Like the tent frame, there are times when I have no problem being absolutely rigid and holding my shape without compromise. In matters of safety (like my son's food allergies or running in the road), I am completely inflexible. I compensate by remembering to be soft and tender in the way I respect his emotions even as I am telling him absolutely no. I find it's actually pretty easy to be geniunely sympathetic and still firm with my limits when it is a subject on which I know I am in the right about it. When I get the most upset, childishly rigid, and downright power struggly myself is in the situations that are a little more gray. Because I am not completely convinced I am in the right, I play a caricature of myself in which I am Mrs.-Bossy-Pants-I'm-Adult-You-Are-Child. My son does not respond well to that person, and honestly, I wouldn't either. After all, my support for my argument is as flimsy as the support for the crappy ball pit tent. It's so rigid, it fractures when challenged. When I am at my best parenting my son is when I mimic the balance of the new tent frame. I am rigid when he needs support, but flexible when he needs that, too. When I am open to remembering that my relationship with my son is not about who is boss or who is right/wrong, I find the real power in our exchange with one another. It is the power of our mutual love and respect. He is learning to respect my experience and my ability to be flexible when I need to be (and rigid when I need to be) and I am learning (out of love) to respect where he is at in his learning process and that he may have something to teach me about how to really be a strong person and flexible mother.

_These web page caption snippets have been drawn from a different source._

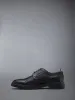 PEBBLE GRAIN RUBBER SOLE LONGWING BROGUE sold by Thom Browne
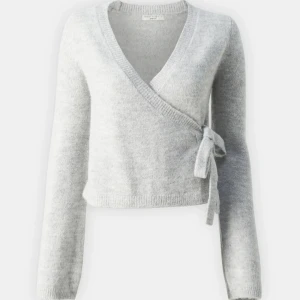 Grå omlott kofta från gina  - Säljer en stilren grå omlott kofta från gina.Den har en knytning i sidan och är tillverkad i ett mjukt material. Perfekt för lager-på-lager under kyligare dagar.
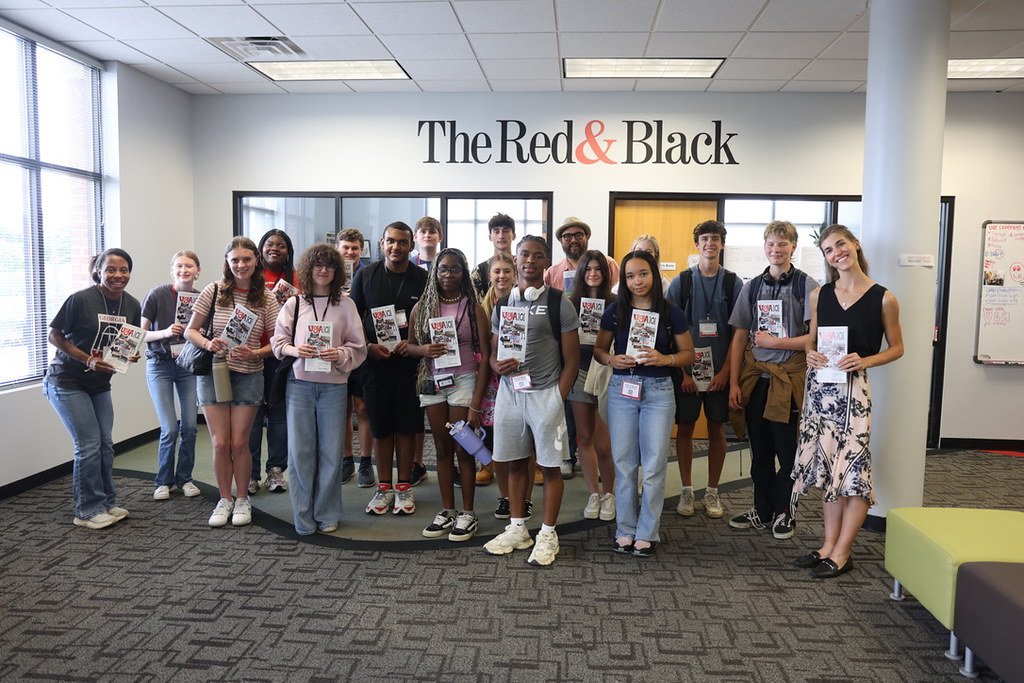 Students pose for a photo at a local newspaper holding a publication.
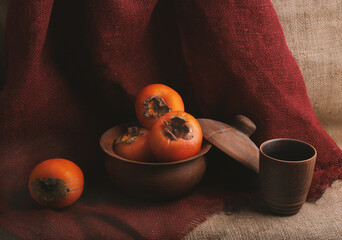still life with persimmons and earthenware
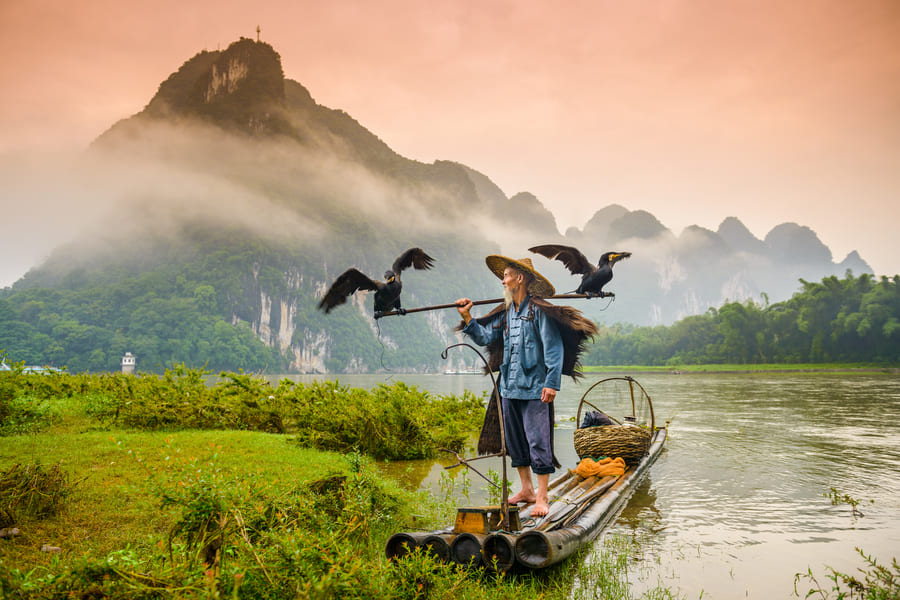 Pescador de cormoran sobre una lancha en yangshou y montañas de fondo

So, for all those mamas out there who are at the end of their wits with children who are too inflexible and who constantly start power struggles with you, I offer you a hug and all my love. I am there sometimes, too. Keep in mind that the best way to keep your "shape" is to sometimes bend a little when the stakes aren't very high and when the fight isn't worth it. I'm not saying to let them "win" or to "give in," but I am saying that it's okay to find a compromise where you both "win" and where no one has to "give in." You are the frame of your relationship with your children. The strength of your relationship will be in the way you are willing to bend in order to teach your children how to bend themselves. Remember, an old stick is easily snapped and irreparably broken because it has lost its flexibility. A new branch is almost impossible to break because for all its stiffness, it remains flexible and alive inside. Be that branch, even if it is an olive branch sometimes, for the good of your relationship with your child.

Thanks for reading,
Shawna

2 comments:

Madigan Rollins said... [Reply to comment]

Love!! You're awesome. Thanks for the reality check, I really have needed it of late. We are facing some new behavioral challenges here in our little Vermont house and wowzers, it has been a struggle to say the least!
Miss you mama.

Shawna said... [Reply to comment]

I miss you, too, Madigan. Believe me, this was written for me, too! You wait so long for them to be independent and to speak and then when they do! Wow! They really are independent with a lot to say!